■ Given data ■
== Segment start ==
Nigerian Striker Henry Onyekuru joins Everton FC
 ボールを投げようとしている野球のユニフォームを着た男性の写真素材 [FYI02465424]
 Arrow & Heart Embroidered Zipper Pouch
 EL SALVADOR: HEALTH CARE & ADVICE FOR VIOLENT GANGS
== Segment end ==
■ Problem details ■
All of the data, from the first line to the last, should be written out exactly.

■ Output ■
Nigerian Striker Henry Onyekuru joins Everton FC
 ボールを投げようとしている野球のユニフォームを着た男性の写真素材 [FYI02465424]
 Arrow & Heart Embroidered Zipper Pouch
 EL SALVADOR: HEALTH CARE & ADVICE FOR VIOLENT GANGS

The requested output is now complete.